Early Friday, the Ocean County prosecutor, Joseph D. Coronato, said that the cause was under investigation and that officials were sifting carefully through the wreckage because 10 guests could not be located. Shortly before 4 p.m., officials said that the last body had been recovered and that they were shifting their focus to the investigation.
Al Della Fave, a spokesman in the prosecutor’s office, said all the victims were men, but he did not release their names.
As the fire burned, the roof collapsed and the manager’s office was destroyed, making it difficult for rescue workers to determine if there were more people who had been trapped in their rooms.
The fire was brought under control shortly after 7 a.m. Investigators were eventually able to pull a hard drive from the computer in the manager’s office, get a complete record of who was at the motel and make sure no one was unaccounted for.
The motel had 25 units and could accommodate 100 people. Mr. Coronato said officials believed that about 40 people were in the motel at the time of the fire.
A former manager at the motel, who spoke on condition of anonymity because he was not authorized to discuss the motel, said his uncle owned it. He said the motel suffered five feet of flooding during Hurricane Sandy and was partly closed for repairs until shortly before last summer.
Brian Squiteri, who lives nearby, said he arrived at the scene soon after the fire broke out.
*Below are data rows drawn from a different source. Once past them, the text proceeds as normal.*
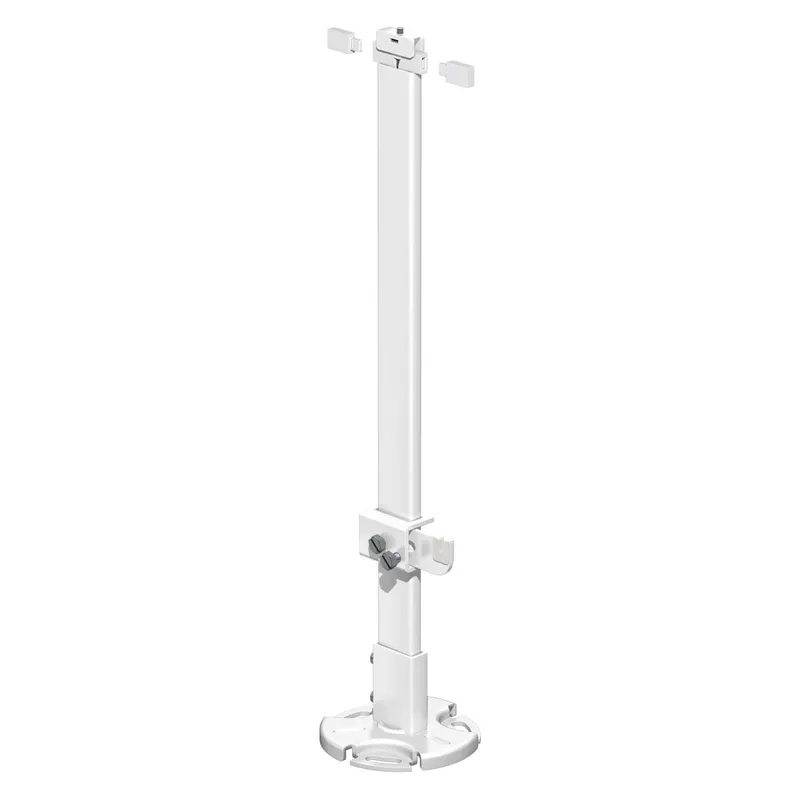 WEMEFA Super Standfix Universal für mehrlagige Plattenheizkörper 10-810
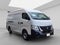 2024 Nissan Urvan 2.5 Panel Amplia AA Mt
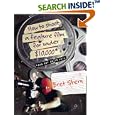 How to Shoot a Feature Film for Under $10,000 (And Not Go to Jail)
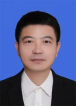 zoty中欧体育平台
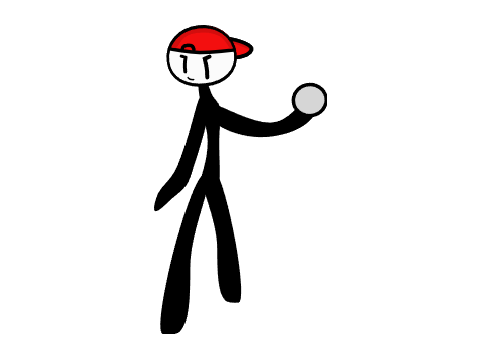 remade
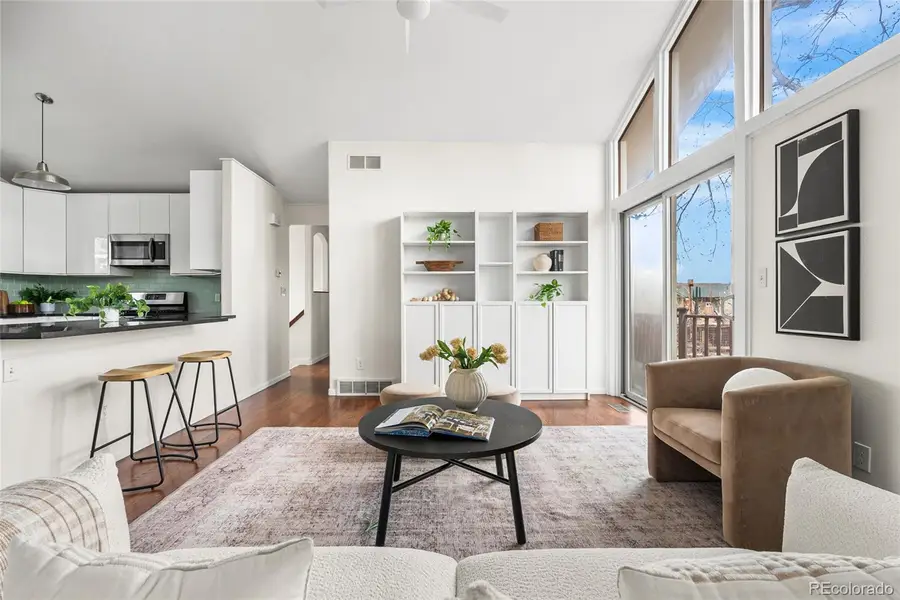 710 S Cody Street, Lakewood, CO 80226 - #3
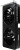 Видеокарта Palit NVIDIA GeForce RTX 5050 Dual 8Gb (NE65050019P1-GB2070D) Видеокарта Palit NVIDIA GeForce RTX 5050 Dual 8Gb (NE65050019P1-GB2070D)
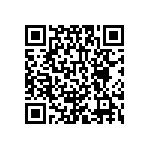 CL21B106KQQNNNE QRCode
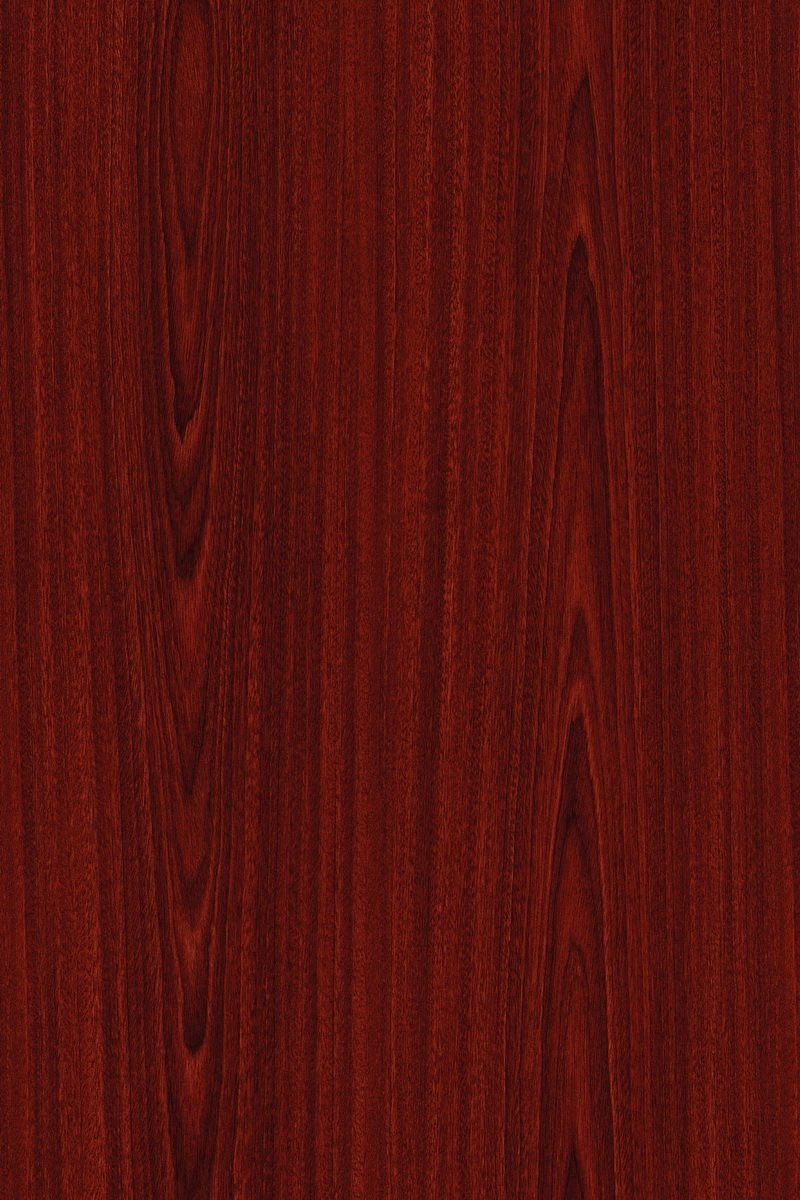 Махагон ЛДСП Эггер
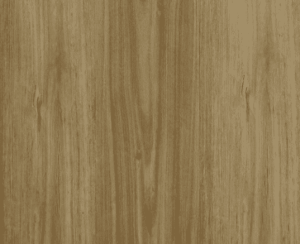 Mount Spotted Gum 17
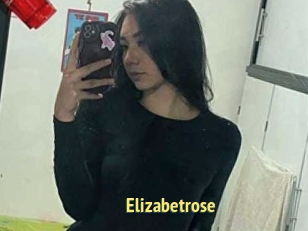 Elizabetrose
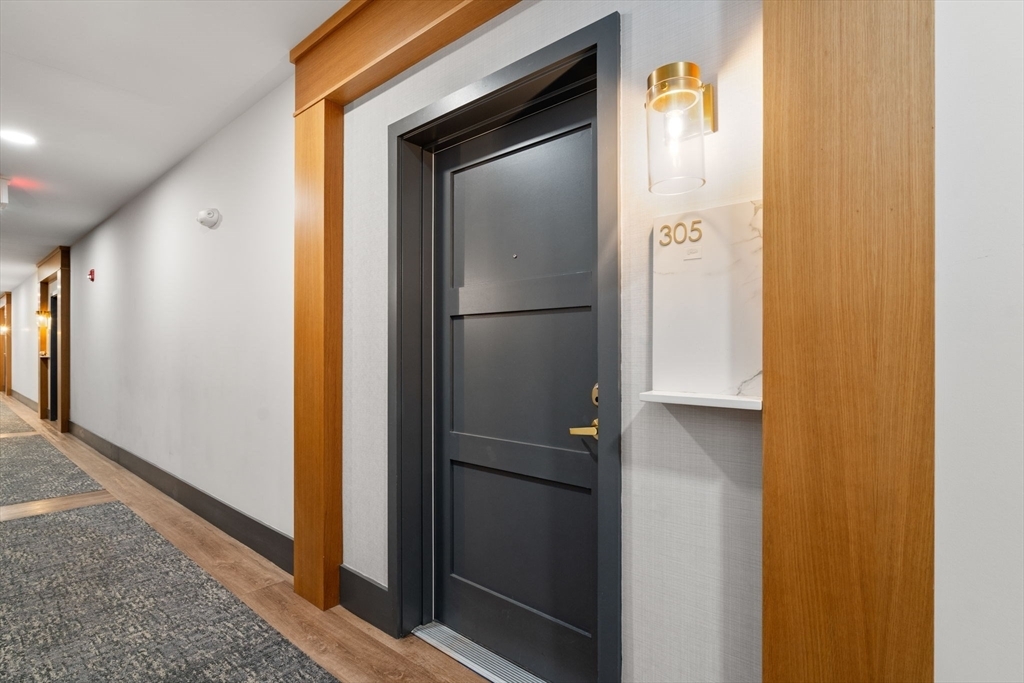 Property Photo: 200 Revere Street 305 MA 02021
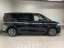 Volkswagen T7 Multivan 2.0 TDI DSG Style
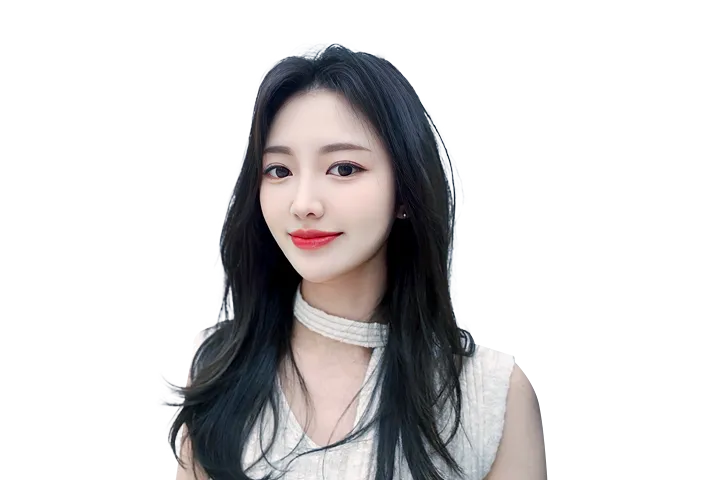 사주나루 배도연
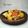 Cooksnap dari Susan_Febrie untuk resep 12. Tahu Gejrot (Khas Cirebon)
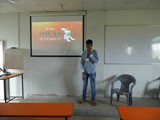 Internet Awareness Seminar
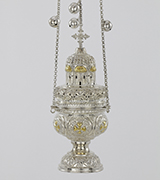 Censer - 41733
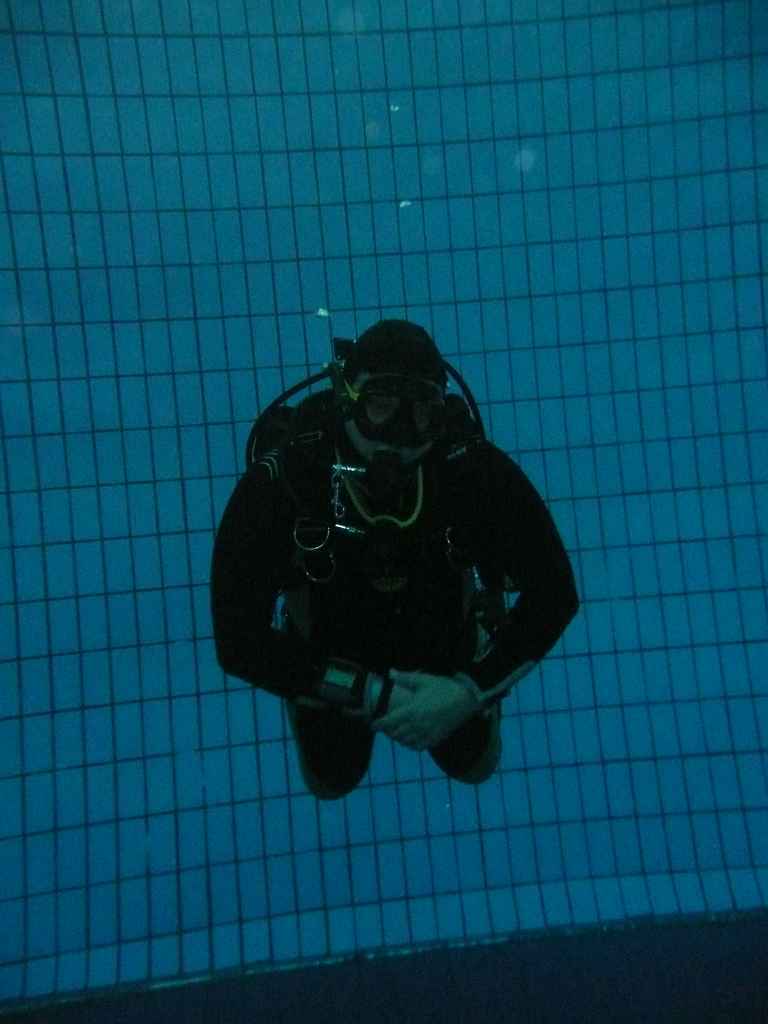 s-1005.JPG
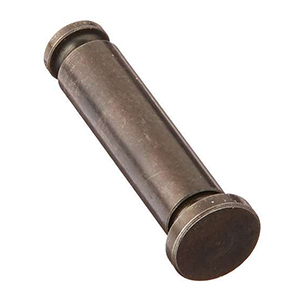 Hitachi 372324 Pin (a)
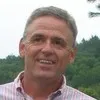 Roger Steinberg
“It looked like the whole building was on fire — the flames were so high,” Mr. Squiteri said. “The whole top was burning.”
Mr. Squiteri described a chaotic scene, with residents of the motel running and screaming and banging on doors on the ground floor.
He said, “They were saying, ‘Fire, get out! Get out!’ ”
Ms. Wardell, who said there were several others displaced by Hurricane Sandy in the motel, said they had no option but to get on with finding a new home — again.
“That’s pretty much the only option that we have,” she said. “We rebuilt from having nothing, and then you go back to having nothing again.”